In deze zaak heeft het Gerechtshof Arnhem-Leeuwarden op 29 juni 2021 uitspraak gedaan in het hoger beroep van belanghebbende, [X] [Z], tegen de uitspraak van de rechtbank Overijssel van 17 juli 2020. De zaak betreft de waardevaststelling van de onroerende zaak gelegen aan [a-straat] 12A te [Z] voor het jaar 2019, vastgesteld door de heffingsambtenaar van de gemeente Steenwijkerland op € 499.000. Na bezwaar is deze waarde verlaagd tot € 453.000. Belanghebbende heeft hiertegen beroep ingesteld, maar de rechtbank heeft het beroep ongegrond verklaard. Vervolgens heeft belanghebbende hoger beroep ingesteld bij het Hof.
Tijdens de zitting op 11 mei 2021 is het geschil besproken, waarbij belanghebbende werd bijgestaan door zijn dochter en de heffingsambtenaar vertegenwoordigd was door [C]. Het Hof heeft vastgesteld dat de waarde van de onroerende zaak op de waardepeildatum 1 januari 2018 te hoog was vastgesteld. Belanghebbende concludeerde tot een verdere verlaging van de waarde tot € 229.900, terwijl de heffingsambtenaar de eerdere uitspraak van de rechtbank wilde bevestigen.

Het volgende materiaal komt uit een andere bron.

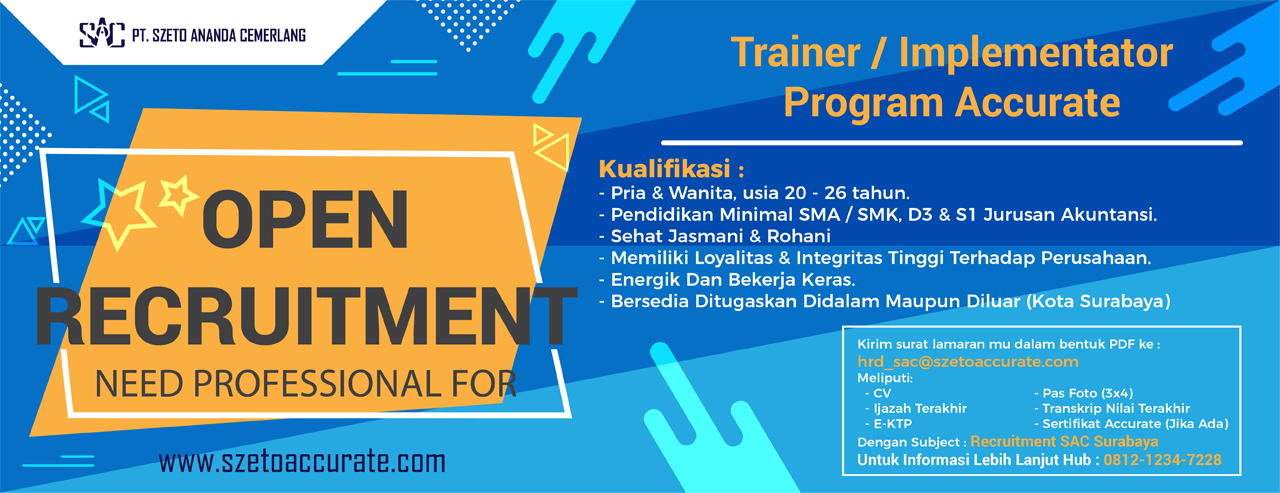 SAC PT. SZETO ANANDA CEMERLANG

OPEN RECRUITMENT

NEED PROFESSIONAL FOR

www.szetoaccurate.com

Trainer / Implementator Program Accurate

Kualifikasi :
- Pria & Wanita, usia 20 - 26 tahun.
- Pendidikan Minimal SMA / SMK, D3 & S1 Jurusan Akuntansi.
- Sehat Jasmani & Rohani
- Memiliki Loyalitas & Integritas Tinggi Terhadap Perusahaan.
- Energik Dan Bekerja Keras.
- Bersedia Ditugaskan Didalam Maupun Diluar (Kota Surabaya)

Kirim surat lamaran mu dalam bentuk PDF ke :
hrd_sac@szetoaccurate.com
Meliputi:
- CV
- Ijazah Terakhir
- E-KTP
- Pas Foto (3x4)
- Transkrip Nilai Terakhir
- Sertifikat Accurate (Jika Ada)
Dengan Subject : Recruitment SAC Surabaya
Untuk Informasi Lebih Lanjut Hub : 0812-1234-7228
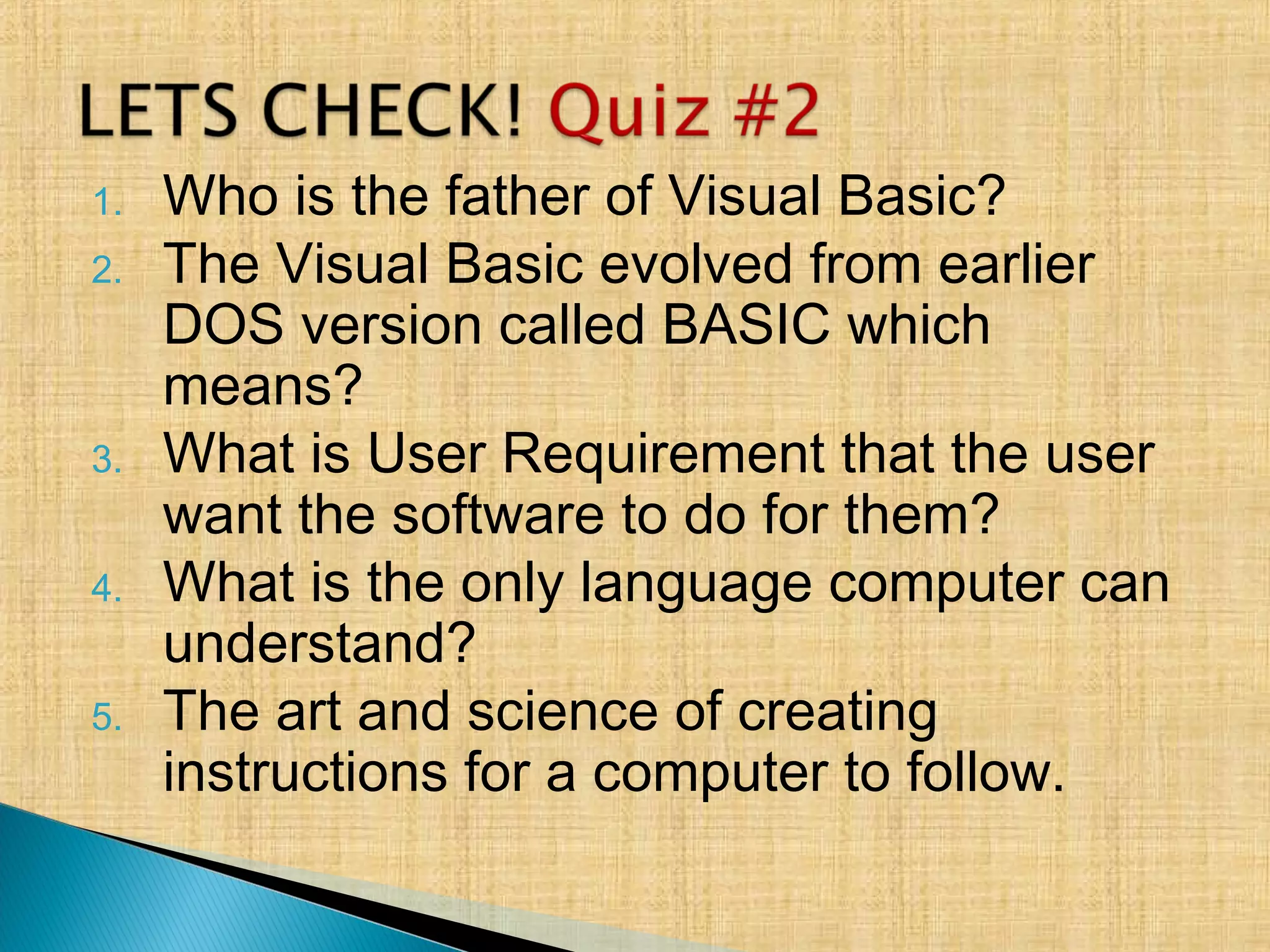 LETS CHECK! Quiz #2

1. Who is the father of Visual Basic?
2. The Visual Basic evolved from earlier DOS version called BASIC which means?
3. What is User Requirement that the user want the software to do for them?
4. What is the only language computer can understand?
5. The art and science of creating instructions for a computer to follow.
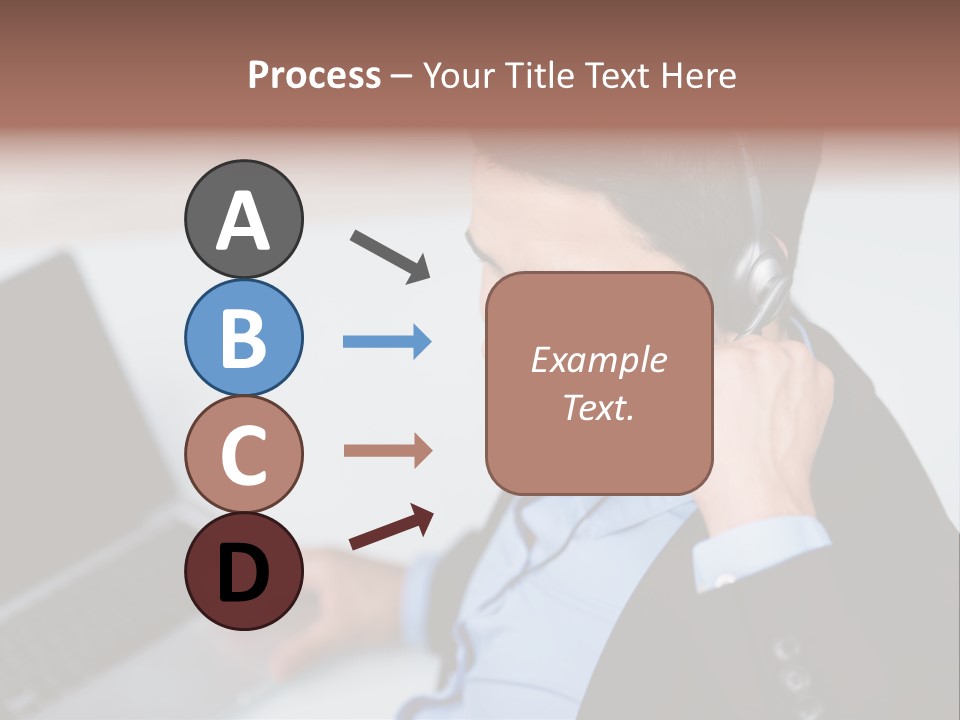 Process – Your Title Text Here

A

B

C

D

Example Text.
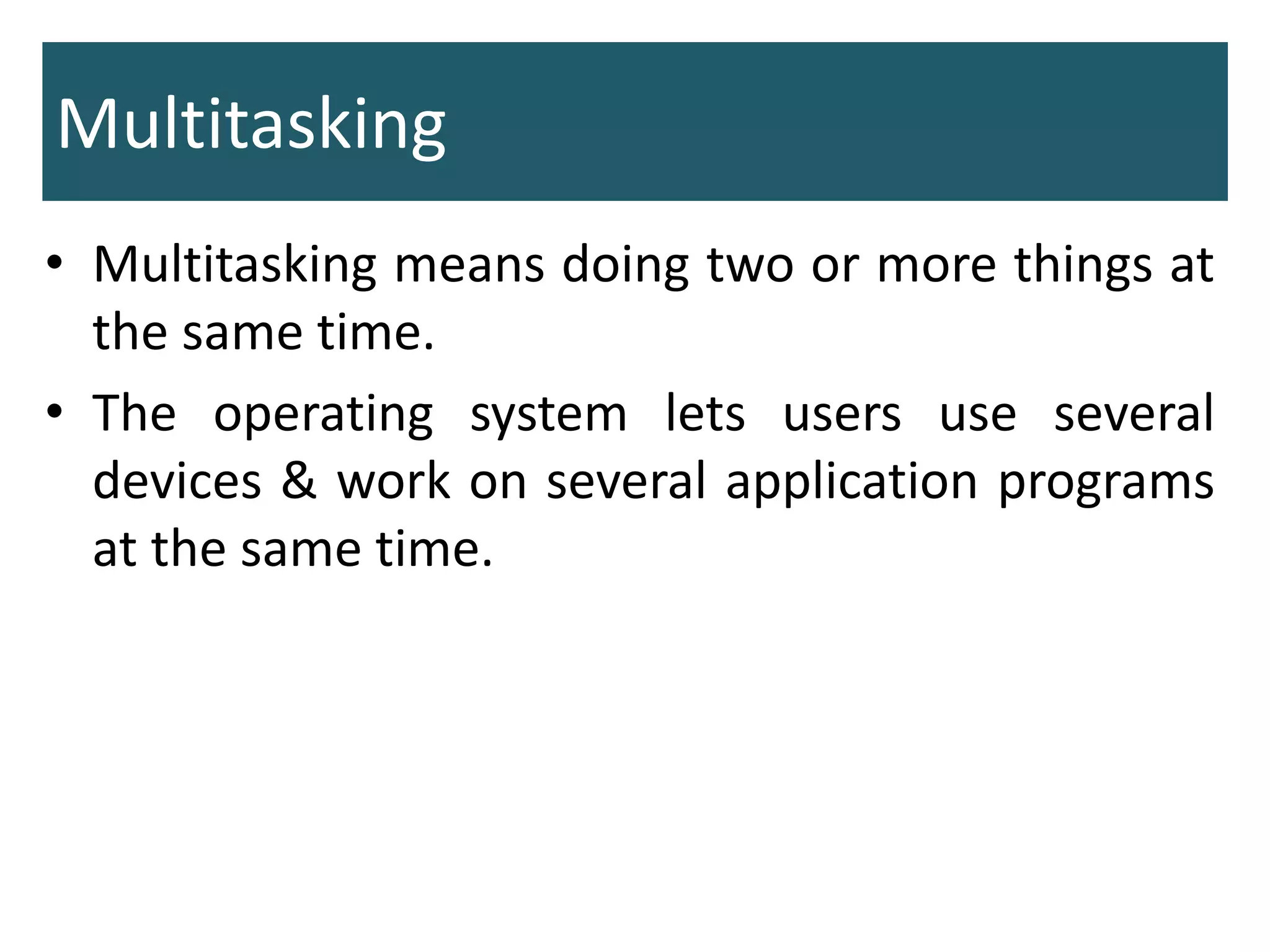 Multitasking

• Multitasking means doing two or more things at the same time.

• The operating system lets users use several devices & work on several application programs at the same time.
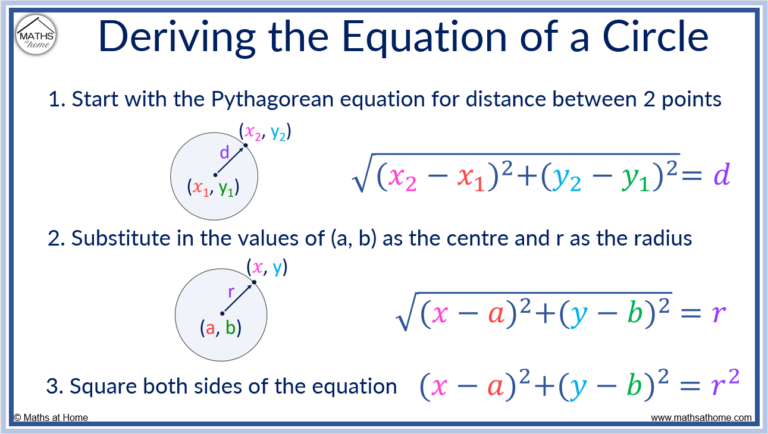 MATHS at home

Deriving the Equation of a Circle

1. Start with the Pythagorean equation for distance between 2 points

$(x_2, y_2)$
d
$(x_1, y_1)$

$\sqrt{(x_2 - x_1)^2 + (y_2 - y_1)^2} = d$

2. Substitute in the values of (a, b) as the centre and r as the radius

$(x, y)$
r
(a, b)

$\sqrt{(x - a)^2 + (y - b)^2} = r$

3. Square both sides of the equation $(x - a)^2 + (y - b)^2 = r^2$

© Maths at Home

www.mathsathome.com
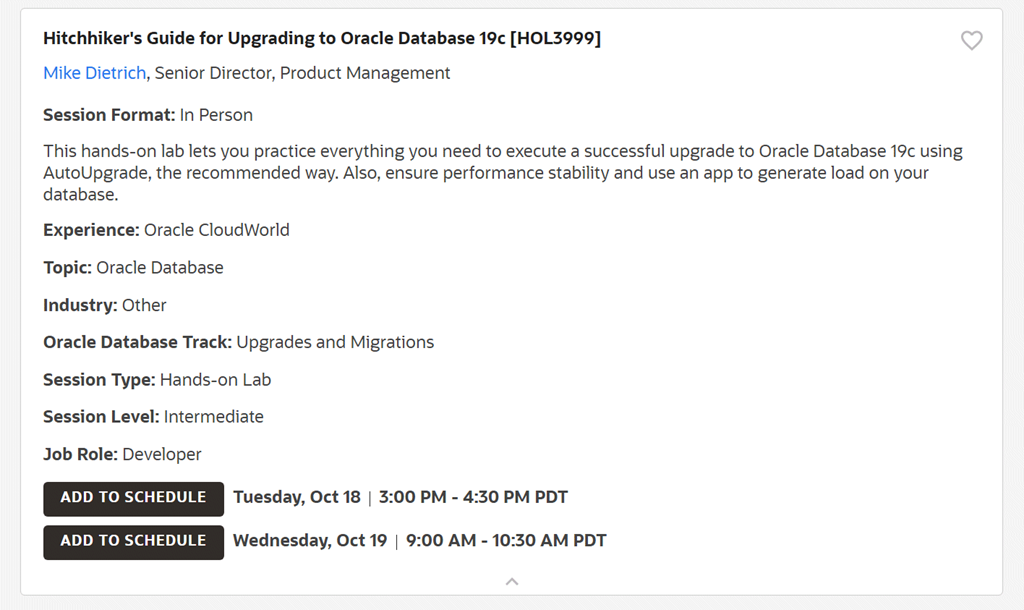 Hitchhiker's Guide for Upgrading to Oracle Database 19c [HOL3999]

Mike Dietrich, Senior Director, Product Management

Session Format: In Person

This hands-on lab lets you practice everything you need to execute a successful upgrade to Oracle Database 19c using AutoUpgrade, the recommended way. Also, ensure performance stability and use an app to generate load on your database.

Experience: Oracle CloudWorld

Topic: Oracle Database

Industry: Other

Oracle Database Track: Upgrades and Migrations

Session Type: Hands-on Lab

Session Level: Intermediate

Job Role: Developer

ADD TO SCHEDULE Tuesday, Oct 18 | 3:00 PM - 4:30 PM PDT

ADD TO SCHEDULE Wednesday, Oct 19 | 9:00 AM - 10:30 AM PDT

Het Hof heeft geoordeeld dat de heffingsambtenaar niet voldoende bewijs heeft geleverd dat de vastgestelde waarde niet hoger was dan de waarde in het economische verkeer. Het Hof heeft de waarde van de onroerende zaak uiteindelijk vastgesteld op € 443.000, en de uitspraak van de rechtbank en de heffingsambtenaar vernietigd. Tevens zijn de proceskosten van belanghebbende vastgesteld op € 535 en is de heffingsambtenaar veroordeeld tot vergoeding van het griffierecht.